The family-owned company marked its 70th anniversary earlier this year with the opening of its 70th shop at the Inveralmond Retail Park in Perth, its fourth in the city. All outlets are serviced from Bayne’s historic home in Lochore, a former mining village in Fife, where the company’s relatively new central facility produces goods just half a kilometre from the first shop that still trades today.
“We’ve been opening in Glasgow, so there’s more opportunity there,” said John Bayne, whose grandfather of the same name set up the bakery as an offshoot of the family’s farming business. “There’s more opportunity in all the areas [where] we trade in the central belt, and probably more in Dundee.”
None of the three generations of Bayne men who have headed up the business are or were bakers themselves.
The founder’s family farm went bankrupt in 1908 when he was just age six, and his father immigrated to Canada leaving his wife and their four children to fend for themselves. She got a job as a farm worker and the landlord was eventually impressed enough with her efforts to offer her a tenancy.
“When [my grandfather] was 19 he and his brother Bill got the confidence of a banker and started selling meat in the local Glencraig area, and at that time the mines were very prominent so there was a bit of money there, and he opened his first shop and then went on to build a business with eight butcher shops, 20 mobile butcher vans, and he farmed in Kinross-shire and bought and sold cattle across central Scotland,” Mr Bayne said.
“The bakery came about in 1954. All the butchers at that time were making steak pies but they went to their local baker to buy the pastry, so there wasn’t really consistency. A bakery came up for sale and he saw an opportunity to make steak pies consistently.”
A second bakery in Rosyth followed, and this remained the case until his death in 1964 when his son Stanley took over the business. Realising that the butchery trade was coming under increasing pressure from the rise of supermarkets, he focused his efforts on expanding the bakery business.
The company now employs more than 980 people, up from approximately 620 five years ago. Stanley and his son John serve as joint managing directors, the latter having joined the business in 2001 after completing his studies at agricultural college followed by a five-year stint in charge of the family farm.
“I’m not a baker – I’m a businessman,” he said. “I’m a businessman with an obsession of making sure we do the right thing by the customer, and colleagues.”
Latest accounts filed with Companies House show that pre-tax profit for the year to March 2024 rose to £3.1m from £1.8m previously on a 26% increase in turnover to £44.5m. Mr Bayne declined to discuss the figures on more recent trading but conceded that rising costs have been a concern.

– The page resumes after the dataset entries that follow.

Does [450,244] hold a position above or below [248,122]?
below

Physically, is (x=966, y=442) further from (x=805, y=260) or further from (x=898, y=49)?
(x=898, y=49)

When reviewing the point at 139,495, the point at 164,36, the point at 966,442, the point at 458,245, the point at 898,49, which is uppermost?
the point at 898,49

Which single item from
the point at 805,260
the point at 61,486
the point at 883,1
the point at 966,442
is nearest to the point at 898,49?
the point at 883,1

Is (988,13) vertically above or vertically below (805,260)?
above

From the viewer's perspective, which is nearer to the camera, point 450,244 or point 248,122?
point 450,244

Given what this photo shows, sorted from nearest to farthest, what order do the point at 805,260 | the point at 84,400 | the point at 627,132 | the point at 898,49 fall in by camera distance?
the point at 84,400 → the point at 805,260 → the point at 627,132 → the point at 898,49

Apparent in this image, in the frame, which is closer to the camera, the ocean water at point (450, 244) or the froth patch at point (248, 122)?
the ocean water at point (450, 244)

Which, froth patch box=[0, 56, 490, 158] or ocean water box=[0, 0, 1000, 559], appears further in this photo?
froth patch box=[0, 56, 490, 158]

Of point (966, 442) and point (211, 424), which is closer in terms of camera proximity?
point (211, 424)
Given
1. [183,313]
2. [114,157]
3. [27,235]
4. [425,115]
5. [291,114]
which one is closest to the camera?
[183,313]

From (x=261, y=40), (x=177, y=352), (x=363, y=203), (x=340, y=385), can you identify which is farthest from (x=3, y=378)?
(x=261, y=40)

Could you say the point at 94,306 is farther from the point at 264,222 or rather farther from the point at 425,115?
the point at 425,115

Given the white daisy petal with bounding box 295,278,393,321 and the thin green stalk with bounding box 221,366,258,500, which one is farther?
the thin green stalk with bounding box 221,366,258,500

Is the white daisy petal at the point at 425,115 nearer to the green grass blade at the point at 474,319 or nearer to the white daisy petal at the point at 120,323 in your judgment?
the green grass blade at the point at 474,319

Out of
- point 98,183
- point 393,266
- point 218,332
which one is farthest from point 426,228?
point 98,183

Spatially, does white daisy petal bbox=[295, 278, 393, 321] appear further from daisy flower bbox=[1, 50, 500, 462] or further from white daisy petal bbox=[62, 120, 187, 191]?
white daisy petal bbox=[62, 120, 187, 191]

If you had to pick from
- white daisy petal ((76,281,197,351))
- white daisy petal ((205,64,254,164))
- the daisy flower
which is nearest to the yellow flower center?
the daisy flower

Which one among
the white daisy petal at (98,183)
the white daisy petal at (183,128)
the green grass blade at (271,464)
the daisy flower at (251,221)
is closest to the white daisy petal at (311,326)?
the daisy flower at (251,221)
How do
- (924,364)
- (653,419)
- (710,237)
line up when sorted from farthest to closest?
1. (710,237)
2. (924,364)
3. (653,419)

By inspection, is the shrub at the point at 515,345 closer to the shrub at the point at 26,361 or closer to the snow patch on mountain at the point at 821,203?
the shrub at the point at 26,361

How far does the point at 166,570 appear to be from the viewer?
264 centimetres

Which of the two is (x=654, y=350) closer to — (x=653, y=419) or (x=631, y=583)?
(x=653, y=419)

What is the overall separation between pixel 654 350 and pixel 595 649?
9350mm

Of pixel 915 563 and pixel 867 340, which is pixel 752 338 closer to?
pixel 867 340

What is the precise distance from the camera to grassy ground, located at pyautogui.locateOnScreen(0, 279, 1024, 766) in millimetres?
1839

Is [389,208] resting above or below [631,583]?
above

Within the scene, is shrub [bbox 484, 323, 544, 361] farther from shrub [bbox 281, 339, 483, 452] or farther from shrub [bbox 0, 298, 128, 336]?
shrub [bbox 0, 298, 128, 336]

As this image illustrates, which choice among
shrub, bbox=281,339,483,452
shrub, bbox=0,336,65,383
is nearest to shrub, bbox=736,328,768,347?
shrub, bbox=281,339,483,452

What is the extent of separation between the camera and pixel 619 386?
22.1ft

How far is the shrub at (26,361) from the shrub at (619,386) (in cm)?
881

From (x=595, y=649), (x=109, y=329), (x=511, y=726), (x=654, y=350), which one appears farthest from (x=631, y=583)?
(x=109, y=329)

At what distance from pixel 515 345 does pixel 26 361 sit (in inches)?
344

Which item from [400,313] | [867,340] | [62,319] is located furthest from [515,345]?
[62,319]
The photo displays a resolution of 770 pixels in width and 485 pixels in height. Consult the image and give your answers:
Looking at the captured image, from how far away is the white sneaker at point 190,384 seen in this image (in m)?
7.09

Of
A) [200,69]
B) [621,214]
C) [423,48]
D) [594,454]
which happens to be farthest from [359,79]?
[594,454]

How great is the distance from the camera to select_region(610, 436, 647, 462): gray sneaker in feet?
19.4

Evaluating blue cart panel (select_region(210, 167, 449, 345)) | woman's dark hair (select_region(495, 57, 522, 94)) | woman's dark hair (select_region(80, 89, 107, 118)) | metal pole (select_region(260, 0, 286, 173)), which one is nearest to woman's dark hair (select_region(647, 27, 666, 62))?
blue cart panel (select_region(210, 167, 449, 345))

“It’s incredibly challenging,” he said. “The wage increase is the biggest by a long way, but after that there is the electric, and that’s been quite challenging. We’ve taken a hit on the margin – we have been increasing prices, but not enough to cover all the costs.
“But we are here, we take a long-term view, we’ve got a good balance sheet, and as I say we do things the long-term. And we’ve been quite prudent – we’re still profitable but we would like to be slightly more profitable.”
Bayne’s entered the Edinburgh market in 2012 and expanded into Glasgow in 2018. In 2021 the company opened its first drive-thru in Hillington Park in Glasgow, Scotland’s largest industrial estate.
Mr Bayne said he was “very excited” when he and his father first visited the site, which has come with its own challenges.
“It’s maybe been harder than we first thought, but it’s definitely been a success,” he explained. “They’re very expensive, drive-thrus, so we’re quite careful. We’d like to open some more as well, but have not got immediate plans [for that].”
Quality is “absolutely key”, he said, as are the company values of customer focus, respect, continuous improvement and sustainability. The purpose of the business, Mr Bayne added, is to give customers “moments of joy”.
“Ultimately we’re looking to open three to four shops per year but it’s not about the number,” he said.
“We are underpinned by a core set of four values and one of those is continuous improvement and sustainability. We must get better, so we are continually looking to improve conditions for colleagues, continually improving and updating our products, and if we do that we can open three to four shops per year.”